A Polícia Marítima anunciou este domingo o encerramento de dois estabelecimentos numa praia na Costa da Caparica, em Almada, distrito de Setúbal, que estavam a promover festas que “indiciavam incumprimento” das medidas legais de combate à pandemia de covid-19.

Nos eventos em questão participavam cerca de 300 e 100 pessoas, respetivamente, que acataram a ordem de paragem e dispersaram, tendo os responsáveis por ambos os estabelecimentos sido autuados e detidos por crime de desobediência”, avançou a Polícia Marítima, em comunicado, referindo que a ocorrência foi registada durante a noite de sábado, numa praia da Costa da Caparica.

Os dois estabelecimentos comerciais encontravam-se a “promover festas cujos contornos indiciavam incumprimento às medidas legais de controlo de propagação do novo coronavírus”, referiu este órgão de fiscalização nos espaços do domínio público marítimo, sob alçada da Autoridade Marítima Nacional, indicando que a intervenção no local foi desenvolvida pelo Comando-local da Polícia Marítima de Lisboa — extensão da Costa da Caparica.

Num dos casos houve denúncia. Responsáveis vão a tribunal esta 2ª feira

Diogo Vieira Branco, comandante da Polícia Marítima de Lisboa, adiantou ainda em declarações à Rádio Observador que os dois estabelecimentos encerrados são “dois apoios de praia, dois restaurantes” e que as duas festas ilegais foram detetadas do seguinte modo: “uma através de uma denúncia, outra através de uma fiscalização regular no âmbiot da atividade do comando local da Polícia Maríitma”.

Notando que “as pessoas que lá estavam dispersaram” ordeiramente, o comandante da Polícia Marítma de Lisboa lembra que “houve crime de desobediência” dos responsáveis do espaço, pelo que “duas pessoas, uma essoa em cada um dos estabelecimentos, foram efetivamente detidas e serão presentes a tribunal amanhã [segunda-feira, 27 de julho] de manhã”.

Diogo Vieira Branco referiu ainda que não sendo exatamente “recorrentes” este tipo de concentrações, “sempre que foram detetados e sempre que tivemos conhecimento de ajuntamentos ou concentrações superiores ao número que a resolução do Conselho de Ministros prevê para a Área Metropolitana de Lisboa, interviemos e interrompemos as situações”.

Autoridade Marítima lembra: todos os cidadãos são “agentes de saúde pública”

A Autoridade Marítima Nacional alerta ainda para a “importância, necessidade e obrigação de todos os cidadãos se constituírem como agentes de saúde pública”, cumprindo com os princípios inerentes à declaração de estados de exceção que estabelecem medidas excecionais e temporárias de resposta à epidemia SARS-CoV-2 e à doença covid-19.

A ocorrência registada pela Polícia Marítima aconteceu no concelho de Almada, que integra a Área Metropolitana de Lisboa (AML), encontrando-se em estado de contingência devido à pandemia, com os ajuntamentos limitados a 10 pessoas.

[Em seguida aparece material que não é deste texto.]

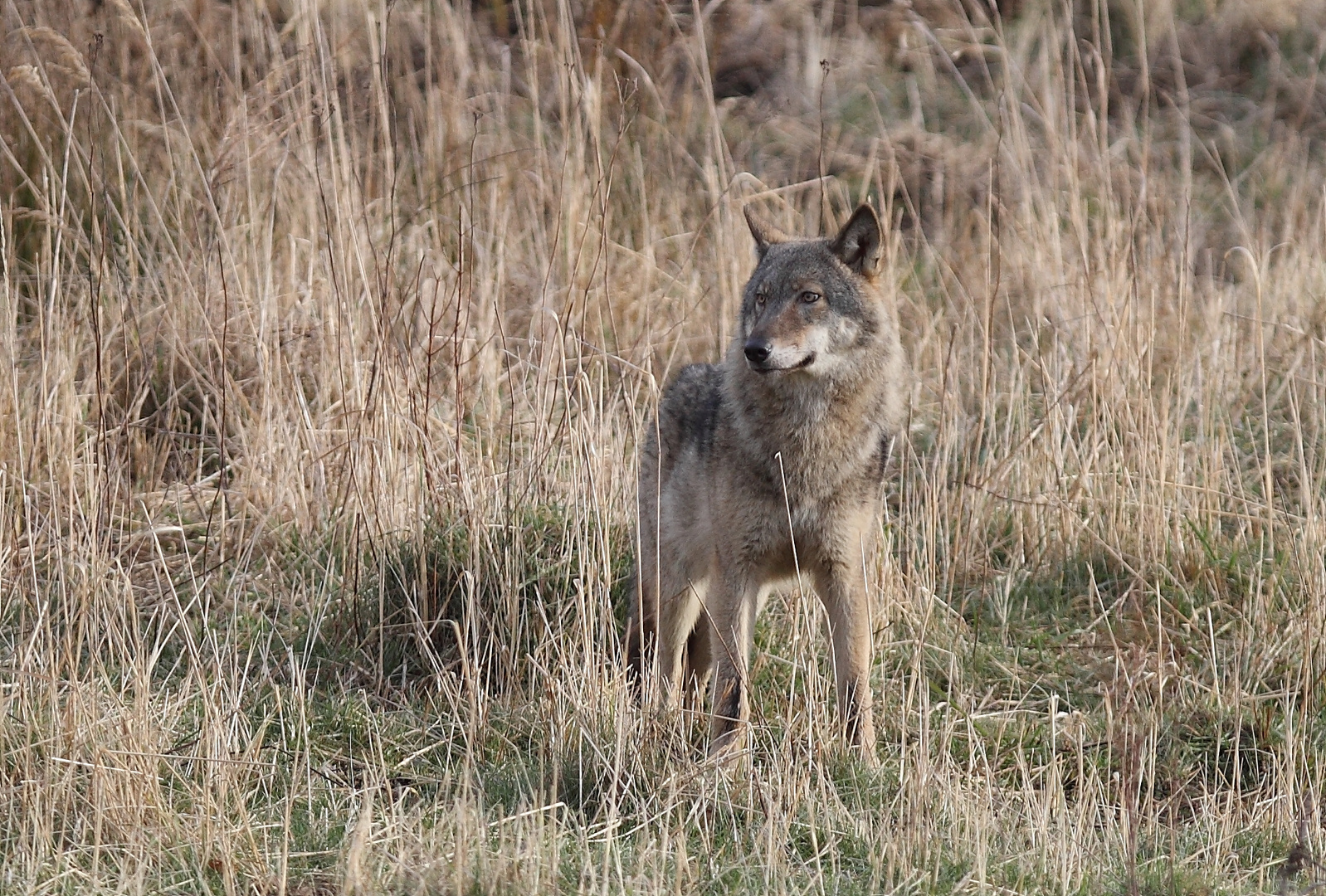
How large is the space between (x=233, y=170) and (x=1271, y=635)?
478 centimetres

A generalidade de Portugal Continental entrou no dia 01 de julho em situação de alerta devido à pandemia de covid-19, com exceção da Área Metropolitana de Lisboa (AML), que passou para o estado de contingência que se mantém até 31 de julho.

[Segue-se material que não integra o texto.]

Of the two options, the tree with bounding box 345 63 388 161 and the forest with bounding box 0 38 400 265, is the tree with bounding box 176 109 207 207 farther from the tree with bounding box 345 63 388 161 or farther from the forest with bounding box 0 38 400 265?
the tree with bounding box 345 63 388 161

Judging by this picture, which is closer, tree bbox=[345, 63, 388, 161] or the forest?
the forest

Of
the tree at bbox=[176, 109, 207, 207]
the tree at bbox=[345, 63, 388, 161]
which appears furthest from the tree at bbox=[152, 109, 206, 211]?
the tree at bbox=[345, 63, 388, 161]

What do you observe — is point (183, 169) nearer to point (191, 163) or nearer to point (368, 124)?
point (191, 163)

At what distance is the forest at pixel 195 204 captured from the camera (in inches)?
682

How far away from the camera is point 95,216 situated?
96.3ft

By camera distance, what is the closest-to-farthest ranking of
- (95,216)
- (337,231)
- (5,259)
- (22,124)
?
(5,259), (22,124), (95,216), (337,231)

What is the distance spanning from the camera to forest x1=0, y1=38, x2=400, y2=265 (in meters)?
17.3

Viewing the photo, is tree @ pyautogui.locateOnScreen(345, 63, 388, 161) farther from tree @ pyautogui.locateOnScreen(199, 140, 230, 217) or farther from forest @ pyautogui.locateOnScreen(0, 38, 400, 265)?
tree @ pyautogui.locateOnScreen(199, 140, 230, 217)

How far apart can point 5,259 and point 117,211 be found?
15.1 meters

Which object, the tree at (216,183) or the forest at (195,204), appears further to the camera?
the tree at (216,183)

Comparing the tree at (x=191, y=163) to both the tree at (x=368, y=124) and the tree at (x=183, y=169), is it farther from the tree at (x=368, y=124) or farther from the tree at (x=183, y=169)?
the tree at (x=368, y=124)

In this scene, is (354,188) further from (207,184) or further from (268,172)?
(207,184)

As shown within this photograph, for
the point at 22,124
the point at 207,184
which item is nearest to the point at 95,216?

A AML é constituída por 18 municípios, designadamente Alcochete, Almada, Amadora, Barreiro, Cascais, Lisboa, Loures, Mafra, Moita, Montijo, Odivelas, Oeiras, Palmela, Seixal, Sesimbra, Setúbal, Sintra e Vila Franca de Xira.

Na AML, 19 freguesias de cinco concelhos, designadamente Lisboa, Sintra, Loures, Amadora e Odivelas, permaneceram em estado de calamidade até 31 de julho.

Portugal contabiliza pelo menos 1.717 mortos associados à covid-19 em 50.164 casos confirmados de infeção, segundo o último boletim da Direção-Geral da Saúde (DGS).